:: Supplied information

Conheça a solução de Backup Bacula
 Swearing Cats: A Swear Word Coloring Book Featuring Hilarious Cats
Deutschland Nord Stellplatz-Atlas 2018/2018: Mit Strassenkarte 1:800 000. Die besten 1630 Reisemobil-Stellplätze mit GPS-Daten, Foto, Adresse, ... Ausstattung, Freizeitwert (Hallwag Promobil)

::::

**Exercise:**
Retype the listing exactly, in full.

**Completed exercise:**
Conheça a solução de Backup Bacula
 Swearing Cats: A Swear Word Coloring Book Featuring Hilarious Cats
Deutschland Nord Stellplatz-Atlas 2018/2018: Mit Strassenkarte 1:800 000. Die besten 1630 Reisemobil-Stellplätze mit GPS-Daten, Foto, Adresse, ... Ausstattung, Freizeitwert (Hallwag Promobil)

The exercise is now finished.